Here’s how it works:

Direct query

QueryResultVo resultVo = ExportdbBs.newInstance().query("select * from user;");
System.out.println(resultVo);
Copy the code

Query and process

final String sql = "select * from user;";
final IQueryResultHandler handler = new FileJsonQueryResultHandler();
ExportdbBs.newInstance().queryAndHandle(handler, sql);
Copy the code

You can specify file paths for two exports, for example:

D: \ exportdb \ old \ and D: \ exportdb \ new \

Compare the two results

final String oldP = "D:\\exportdb\\old\\";
final String newP = "D:\\exportdb\\new\\";

CompareUtil.differDir(oldP, newP);
Copy the code

The difference result is output to the console.

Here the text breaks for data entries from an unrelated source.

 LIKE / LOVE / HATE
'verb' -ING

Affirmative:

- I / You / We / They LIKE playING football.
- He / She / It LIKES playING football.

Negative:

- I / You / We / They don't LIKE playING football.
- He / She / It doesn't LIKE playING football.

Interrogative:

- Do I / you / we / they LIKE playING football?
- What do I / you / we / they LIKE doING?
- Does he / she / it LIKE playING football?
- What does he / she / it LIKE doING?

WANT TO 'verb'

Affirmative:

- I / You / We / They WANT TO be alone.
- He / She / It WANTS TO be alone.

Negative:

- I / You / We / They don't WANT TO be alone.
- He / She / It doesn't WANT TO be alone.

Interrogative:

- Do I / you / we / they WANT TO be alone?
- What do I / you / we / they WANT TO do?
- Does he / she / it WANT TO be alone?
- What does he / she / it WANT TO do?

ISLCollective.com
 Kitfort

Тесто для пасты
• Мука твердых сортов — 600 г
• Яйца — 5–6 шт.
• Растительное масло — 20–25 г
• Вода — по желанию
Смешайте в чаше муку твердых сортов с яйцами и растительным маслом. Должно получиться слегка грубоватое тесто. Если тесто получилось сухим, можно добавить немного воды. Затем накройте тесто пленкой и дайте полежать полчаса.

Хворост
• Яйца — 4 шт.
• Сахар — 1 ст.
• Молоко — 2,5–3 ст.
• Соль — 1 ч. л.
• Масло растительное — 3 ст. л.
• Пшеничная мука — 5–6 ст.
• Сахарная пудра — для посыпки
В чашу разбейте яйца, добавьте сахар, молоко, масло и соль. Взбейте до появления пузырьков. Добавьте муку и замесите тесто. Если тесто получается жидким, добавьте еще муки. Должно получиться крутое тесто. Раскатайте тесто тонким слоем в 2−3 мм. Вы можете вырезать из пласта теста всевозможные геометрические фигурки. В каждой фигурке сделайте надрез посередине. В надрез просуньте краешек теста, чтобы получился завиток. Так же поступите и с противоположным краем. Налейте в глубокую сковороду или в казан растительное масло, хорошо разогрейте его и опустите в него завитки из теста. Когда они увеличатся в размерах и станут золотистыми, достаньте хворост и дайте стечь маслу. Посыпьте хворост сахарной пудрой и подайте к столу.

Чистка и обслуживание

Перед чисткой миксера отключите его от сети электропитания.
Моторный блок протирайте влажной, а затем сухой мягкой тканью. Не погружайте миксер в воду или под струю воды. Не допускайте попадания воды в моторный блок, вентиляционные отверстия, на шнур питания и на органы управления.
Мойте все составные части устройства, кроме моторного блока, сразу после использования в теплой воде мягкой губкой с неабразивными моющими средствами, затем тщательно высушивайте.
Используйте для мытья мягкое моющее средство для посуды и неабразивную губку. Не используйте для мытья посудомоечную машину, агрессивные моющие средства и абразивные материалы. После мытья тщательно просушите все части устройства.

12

Everything is going well, but the revolution is not yet successful, students still need to work overtime

Deficiency in

This is a V0.0.1 release, and there’s a lot left to be desired.

Such as:

  • Export to CSV

  • The export is an INSERT/UPDATE statement

  • Name of the exported file User-defined policy

  • You can specify whether multiple SQL is generated in the same file

  • The export path is automatically changed based on the operating system

  • More convenient to use, for example, the page specified data source + SQL, the page shows the corresponding difference results.

But it’s basically usable, in line with our initial vision.

summary

How do you compare data at ordinary times?

If you need this tool, you can pay attention to [Lao Ma Xiao Xifeng], background reply [contrast] can be.

Hope you found this article helpful, and if you have any other ideas, please share them in the comments section.

All geeks’ likes, favorites and forwarding are the biggest motivation for Lao Ma to continue writing!